The kantele-plucking lay preacher Pekka Aho, for example, sang a Finnish language version of the Anglo-Protestant gospel standard "Abide With Me" (AFS 2388A). (Editor's note: AFS numbers refer to Library of Congress files.) Spurning the kantele's harp-like strains, Emil Maki nonetheless borrowed the "Battle Hymn of the Republic's" tune and snatches of its chorus to conjoin opposing Lutheran "church Finns" and socialist "hall Finns" in heaven where they all might enjoy a friendly beer as accordions played (AFS 2334BI). Frank Maki acquired tune and sentiment from cowboy balladry's "When the Work's All Done This Fall" to express the feelings of a merchant seaman from Savo far from his sweetheart (AFS 2363B). And Kusti Simila mixed Finnish with English to transform "It's A Long Way to Tipperary" into a lament for his Finnish home (AFS 2392B2, 2393AI).
The richness and range of traditional performances encountered amidst Alan Lomax's 1938 fieldwork, coupled with the insights they offer into an undiscovered, evolving musical region raise intriguing questions. Among them: what do these field recordings from the Upper Midwest's hinterlands reveal ahout the larger processes of folk musical synthesis in pluralistic American life?; and why did Alan Lomax and so many more-people who have otherwise combed and celebrated the Archive of American Folksong's remarkable holdings forget, neglect, or fail to discover his pathbreaking 1938 northern recordings? Such large and vexing questions cannot be addressed fully here. Indeed the first demands another essay altogether, but I will not shirk offering speculations for the second.
Folk musical fieldwork, especially when undertaken by someone working for a public agency, is never removed from the larger political economy. Once back in Washington at 1938's end, Alan Lomax was compelled by other work. The war in Europe was underway, with America increasingly involved. Amidst a growing war effort, the underfunded Archive of American Folksong required broadbased public support to survive. From 1939 - 1940 Alan Lomax wrote and directed American Folk Songs, a popular American School of the Air radio series surveying English language folk songs from the Archive's holdings. By 1941, joining with the head of the Library of Congress's Music Division, Harold Spivacke, to contend that the Archive of American Folksong was a defense related institution worthy of increased funding, Lomax undertook a series of war-related folksong and radio projects that would eventually bring him to the Office of War Information (Filene 2000: 145-158). Following World War II, he left government employment entirely to become director of folk music for Decca Records. Meanwhile Alan Lomax's involvement with the left wing People's Songs and the 1948 Progressive Party presidential campaign of Henry Wallace resulted in his inclusion in Red Channels (1950), the handbook of conservative witch-hunters bent on purging "un-American" Americans from the nation's media (Filene 2000:161-163). Lomax left for England and, by the time he returned, twenty years had passed since 1938. His northern foray must have seemed a long way off.
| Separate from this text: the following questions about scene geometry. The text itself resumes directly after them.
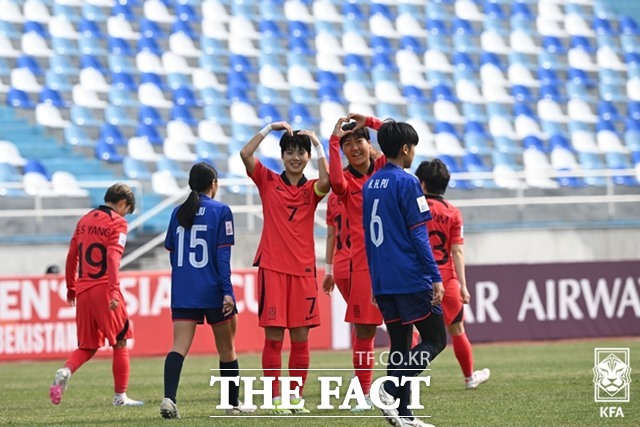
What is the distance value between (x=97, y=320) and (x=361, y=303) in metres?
2.52

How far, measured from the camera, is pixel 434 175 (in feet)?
35.2

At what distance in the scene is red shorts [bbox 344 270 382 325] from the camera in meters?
9.41

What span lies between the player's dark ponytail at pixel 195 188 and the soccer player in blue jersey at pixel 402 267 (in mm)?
1716

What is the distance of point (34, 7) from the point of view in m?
23.6

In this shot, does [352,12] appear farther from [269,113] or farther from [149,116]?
[149,116]

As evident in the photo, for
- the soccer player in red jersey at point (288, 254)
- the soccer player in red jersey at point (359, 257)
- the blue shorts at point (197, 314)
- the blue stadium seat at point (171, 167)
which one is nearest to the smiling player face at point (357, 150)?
the soccer player in red jersey at point (359, 257)

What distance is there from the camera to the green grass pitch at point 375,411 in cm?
851

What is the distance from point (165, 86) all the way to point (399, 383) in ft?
54.7

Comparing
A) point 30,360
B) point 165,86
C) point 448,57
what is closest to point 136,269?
point 30,360

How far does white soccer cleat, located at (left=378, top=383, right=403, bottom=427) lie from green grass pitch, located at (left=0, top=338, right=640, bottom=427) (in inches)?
22.8

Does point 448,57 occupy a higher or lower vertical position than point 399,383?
higher

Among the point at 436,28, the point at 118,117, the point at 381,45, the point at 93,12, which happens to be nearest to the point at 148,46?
the point at 93,12

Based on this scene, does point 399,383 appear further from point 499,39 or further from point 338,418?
point 499,39

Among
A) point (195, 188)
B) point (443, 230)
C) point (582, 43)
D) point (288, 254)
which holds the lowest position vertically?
point (288, 254)
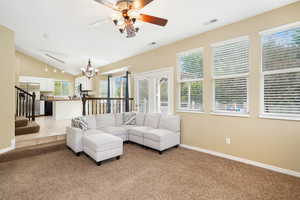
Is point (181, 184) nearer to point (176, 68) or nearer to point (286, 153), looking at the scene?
point (286, 153)

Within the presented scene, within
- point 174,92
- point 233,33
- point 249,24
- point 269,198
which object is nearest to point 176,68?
point 174,92

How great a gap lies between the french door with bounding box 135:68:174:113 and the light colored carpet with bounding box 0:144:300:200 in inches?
70.7

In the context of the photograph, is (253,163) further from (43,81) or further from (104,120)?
(43,81)

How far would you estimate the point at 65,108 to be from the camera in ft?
21.4

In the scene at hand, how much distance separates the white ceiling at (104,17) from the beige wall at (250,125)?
0.63 feet

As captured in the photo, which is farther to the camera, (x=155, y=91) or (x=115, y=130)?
(x=155, y=91)

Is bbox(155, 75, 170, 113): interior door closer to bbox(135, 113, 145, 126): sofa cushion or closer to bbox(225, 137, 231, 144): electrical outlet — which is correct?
bbox(135, 113, 145, 126): sofa cushion

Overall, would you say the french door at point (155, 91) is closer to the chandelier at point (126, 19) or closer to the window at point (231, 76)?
the window at point (231, 76)

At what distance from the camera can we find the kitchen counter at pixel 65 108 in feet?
20.6

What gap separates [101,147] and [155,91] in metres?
2.66

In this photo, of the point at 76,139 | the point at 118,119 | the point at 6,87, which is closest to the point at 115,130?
the point at 118,119

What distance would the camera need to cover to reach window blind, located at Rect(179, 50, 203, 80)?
372cm

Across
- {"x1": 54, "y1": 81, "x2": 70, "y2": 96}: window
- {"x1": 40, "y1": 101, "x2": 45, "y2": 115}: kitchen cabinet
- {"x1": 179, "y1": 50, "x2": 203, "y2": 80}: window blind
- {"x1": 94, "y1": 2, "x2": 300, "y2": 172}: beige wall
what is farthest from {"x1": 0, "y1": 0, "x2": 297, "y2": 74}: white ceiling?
{"x1": 54, "y1": 81, "x2": 70, "y2": 96}: window

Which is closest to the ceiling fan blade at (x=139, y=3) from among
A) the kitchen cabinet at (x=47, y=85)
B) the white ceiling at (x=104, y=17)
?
the white ceiling at (x=104, y=17)
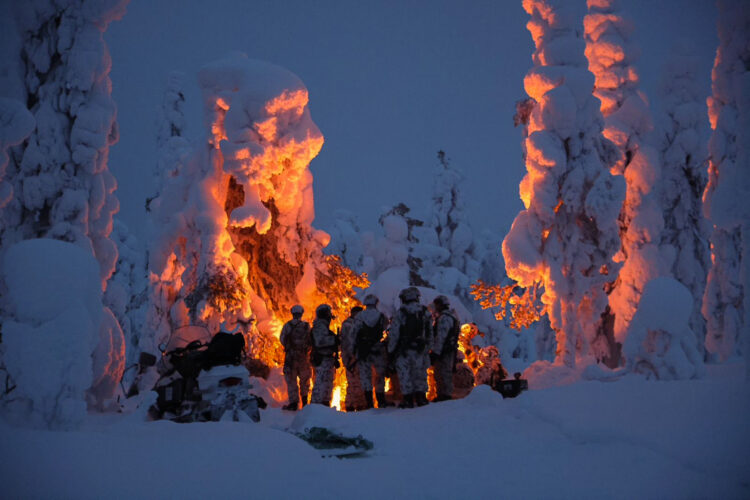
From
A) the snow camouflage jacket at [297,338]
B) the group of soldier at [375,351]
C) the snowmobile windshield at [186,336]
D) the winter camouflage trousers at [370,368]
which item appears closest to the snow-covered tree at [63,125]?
the snow camouflage jacket at [297,338]

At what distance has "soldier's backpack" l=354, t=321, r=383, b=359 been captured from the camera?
11.4m

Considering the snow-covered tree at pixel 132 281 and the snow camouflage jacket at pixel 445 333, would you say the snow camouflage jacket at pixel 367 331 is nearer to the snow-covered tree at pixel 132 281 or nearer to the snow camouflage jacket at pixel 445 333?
the snow camouflage jacket at pixel 445 333

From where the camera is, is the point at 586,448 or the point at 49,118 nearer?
the point at 586,448

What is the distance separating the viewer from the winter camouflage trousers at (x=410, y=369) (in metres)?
11.0

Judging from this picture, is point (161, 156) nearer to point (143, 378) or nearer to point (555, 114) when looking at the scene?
point (143, 378)

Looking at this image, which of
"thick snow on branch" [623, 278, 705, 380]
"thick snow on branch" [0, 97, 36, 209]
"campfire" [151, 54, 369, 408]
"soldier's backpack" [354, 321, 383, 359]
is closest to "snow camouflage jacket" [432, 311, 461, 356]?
"soldier's backpack" [354, 321, 383, 359]

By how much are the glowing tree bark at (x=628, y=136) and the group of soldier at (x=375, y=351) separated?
8852mm

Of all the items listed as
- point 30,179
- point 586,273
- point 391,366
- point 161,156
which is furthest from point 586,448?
point 161,156

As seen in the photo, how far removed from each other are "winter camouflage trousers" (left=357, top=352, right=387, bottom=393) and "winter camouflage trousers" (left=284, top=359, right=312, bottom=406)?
117 cm

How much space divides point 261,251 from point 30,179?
573 cm

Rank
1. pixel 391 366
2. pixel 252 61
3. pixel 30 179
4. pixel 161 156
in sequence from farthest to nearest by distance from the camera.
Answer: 1. pixel 161 156
2. pixel 252 61
3. pixel 30 179
4. pixel 391 366

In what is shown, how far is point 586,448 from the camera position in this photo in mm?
6840

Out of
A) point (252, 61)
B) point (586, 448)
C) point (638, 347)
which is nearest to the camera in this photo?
point (586, 448)

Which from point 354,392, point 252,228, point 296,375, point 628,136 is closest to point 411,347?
point 354,392
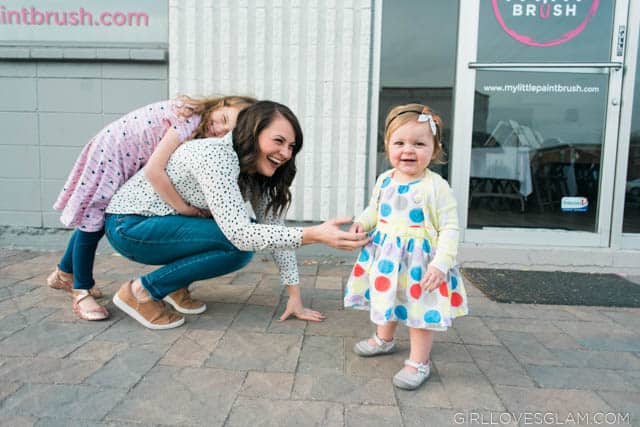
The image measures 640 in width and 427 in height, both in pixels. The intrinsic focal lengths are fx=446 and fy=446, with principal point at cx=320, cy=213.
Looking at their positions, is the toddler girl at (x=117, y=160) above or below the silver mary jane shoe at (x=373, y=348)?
above

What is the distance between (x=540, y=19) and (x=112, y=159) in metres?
3.55

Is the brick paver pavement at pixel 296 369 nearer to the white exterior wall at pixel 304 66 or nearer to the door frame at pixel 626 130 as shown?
the door frame at pixel 626 130

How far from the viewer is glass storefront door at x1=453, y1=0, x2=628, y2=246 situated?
3748mm

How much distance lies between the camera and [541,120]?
12.8 ft

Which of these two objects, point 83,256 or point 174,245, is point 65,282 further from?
point 174,245

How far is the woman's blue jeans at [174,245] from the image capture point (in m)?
2.26

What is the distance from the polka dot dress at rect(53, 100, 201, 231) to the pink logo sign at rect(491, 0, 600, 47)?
9.37 ft

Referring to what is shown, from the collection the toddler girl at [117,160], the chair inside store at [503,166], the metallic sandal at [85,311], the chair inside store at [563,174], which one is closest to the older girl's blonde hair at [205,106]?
the toddler girl at [117,160]

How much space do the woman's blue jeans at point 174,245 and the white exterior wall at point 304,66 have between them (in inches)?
66.3

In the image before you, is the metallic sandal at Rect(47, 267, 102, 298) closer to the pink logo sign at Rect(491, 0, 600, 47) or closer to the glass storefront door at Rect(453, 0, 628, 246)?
the glass storefront door at Rect(453, 0, 628, 246)

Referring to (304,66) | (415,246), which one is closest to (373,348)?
(415,246)

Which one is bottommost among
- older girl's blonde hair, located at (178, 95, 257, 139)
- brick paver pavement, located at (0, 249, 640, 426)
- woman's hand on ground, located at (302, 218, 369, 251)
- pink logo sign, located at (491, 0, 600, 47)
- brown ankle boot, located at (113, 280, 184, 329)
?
brick paver pavement, located at (0, 249, 640, 426)

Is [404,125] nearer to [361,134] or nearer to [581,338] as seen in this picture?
[581,338]

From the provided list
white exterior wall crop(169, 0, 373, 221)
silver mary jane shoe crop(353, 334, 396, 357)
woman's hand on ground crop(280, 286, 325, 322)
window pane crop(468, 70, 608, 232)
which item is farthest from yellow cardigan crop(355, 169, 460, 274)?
window pane crop(468, 70, 608, 232)
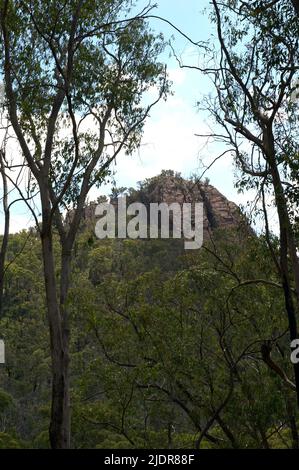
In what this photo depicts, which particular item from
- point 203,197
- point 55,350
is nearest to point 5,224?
point 55,350

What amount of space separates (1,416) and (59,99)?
48.9 ft

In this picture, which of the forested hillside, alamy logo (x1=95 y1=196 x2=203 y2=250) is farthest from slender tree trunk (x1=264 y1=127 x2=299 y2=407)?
alamy logo (x1=95 y1=196 x2=203 y2=250)

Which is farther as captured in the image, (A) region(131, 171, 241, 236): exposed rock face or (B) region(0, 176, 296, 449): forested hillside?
(A) region(131, 171, 241, 236): exposed rock face

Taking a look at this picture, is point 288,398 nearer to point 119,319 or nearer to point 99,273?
point 119,319

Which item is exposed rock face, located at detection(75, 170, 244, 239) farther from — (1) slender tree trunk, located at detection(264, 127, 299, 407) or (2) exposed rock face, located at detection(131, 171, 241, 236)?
(1) slender tree trunk, located at detection(264, 127, 299, 407)

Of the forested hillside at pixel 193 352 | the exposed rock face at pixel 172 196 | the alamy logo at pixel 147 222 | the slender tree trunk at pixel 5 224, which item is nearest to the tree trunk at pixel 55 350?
the forested hillside at pixel 193 352

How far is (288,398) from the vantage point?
12.8 meters

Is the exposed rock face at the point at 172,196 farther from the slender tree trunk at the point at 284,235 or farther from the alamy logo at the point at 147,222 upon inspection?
the slender tree trunk at the point at 284,235

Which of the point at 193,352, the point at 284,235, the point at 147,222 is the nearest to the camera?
the point at 284,235

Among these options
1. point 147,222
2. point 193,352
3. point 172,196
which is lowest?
point 193,352

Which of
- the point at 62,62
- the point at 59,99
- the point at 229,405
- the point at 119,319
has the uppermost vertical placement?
the point at 62,62

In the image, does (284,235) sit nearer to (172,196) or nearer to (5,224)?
(5,224)
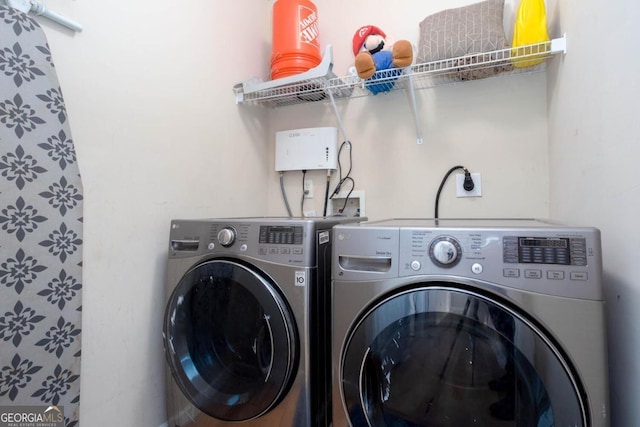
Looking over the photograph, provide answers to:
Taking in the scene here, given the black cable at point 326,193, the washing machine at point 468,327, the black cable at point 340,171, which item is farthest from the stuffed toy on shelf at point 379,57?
the washing machine at point 468,327

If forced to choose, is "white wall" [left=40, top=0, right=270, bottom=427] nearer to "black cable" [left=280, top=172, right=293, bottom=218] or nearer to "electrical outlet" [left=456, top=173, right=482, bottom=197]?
"black cable" [left=280, top=172, right=293, bottom=218]

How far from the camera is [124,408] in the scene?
111 cm

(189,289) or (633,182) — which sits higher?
(633,182)

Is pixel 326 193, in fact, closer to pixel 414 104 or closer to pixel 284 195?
pixel 284 195

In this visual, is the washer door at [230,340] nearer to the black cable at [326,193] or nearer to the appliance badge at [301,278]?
the appliance badge at [301,278]

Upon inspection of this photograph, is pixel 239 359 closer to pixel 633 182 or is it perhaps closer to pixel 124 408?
pixel 124 408

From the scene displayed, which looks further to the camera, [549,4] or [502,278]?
[549,4]

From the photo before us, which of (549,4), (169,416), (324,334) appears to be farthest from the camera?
(549,4)

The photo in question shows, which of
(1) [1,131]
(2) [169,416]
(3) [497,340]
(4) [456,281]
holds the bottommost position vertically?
(2) [169,416]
Not everyone, moreover, can do everything and most who do undertake research, despite veering onto occasional tangents, follow fixed trajectories. As a southerner and westerner of Anglo-American heritage, Alan Lomax was fascinated by Anglo-American music, by southern music (including the musical traditions of African Americans, Cajuns, Caribbeans, and Spanish-speaking peoples), by the fusions of all these elements in the Americas, and by the connections between American traditions and their old world hearths. There was plenty of work to be done in these areas, and Lomax was a persistent, productive worker. No wonder his northern trip was a once-in-a-lifetime experience.
But I will be more daring, inspired as I am by the bold pronouncements that characterize Alan Lomax's own work and that are echoed in the interests and aesthetics of most others who have been involved with constructions of what is commonly recognized as American folk music.
Contrary to northern-tending, racist evolutionary notions of Aryan/Nordic military and scientific superiority (commendably abhorred by the staunchly anti-racist, anti-fascist Lomax), pursuers of musical prowess have embraced an opposing environmental determinism, heading south to discover musical sensuality, passion, and power supposedly lacking in northern climes. Why lavish time on John Frederickson snow-bound in Calumet, Michigan, when you can record New Orleans' Jelly Roll Morton?
Then there is accordion phobia. Besides John Shawbitz, more than a few Finns and Poles played squeezeboxes-instruments that Alan Lomax has persistently disdained as mechanical, lacking in soul, unless transformed by people of color and their neighbors: the black French or Creoles of Lousiana, Cajuns, Haitians, and Chicanos. Preferring that European Americans maintain more ancient musical traditions, and referring to the accordion as "this pestiferous instrument," Lomax has argued that "during the 19th century the accordion has done . . . severe damage to the old folk music of Central Europe" (Lomax 1989). Despite Alan Lomax's erstwhile solidarity with America's immigrant working class, he likewise manifested the elitest's mingled embrace of primitive, static, peasant folk culture and disdain for anything polluted by bourgeois popular culture-preferring instead what Benjamin Filene has called a "cult of authenticity" (Filene 2000:47-75). In 1938 the jukebox hit "Beer Barrel Polka," not only as recorded by the German Will Glahe but also by the schmaltzy Andrews Sisters, topped America's pop charts and tainted all accordionists by association.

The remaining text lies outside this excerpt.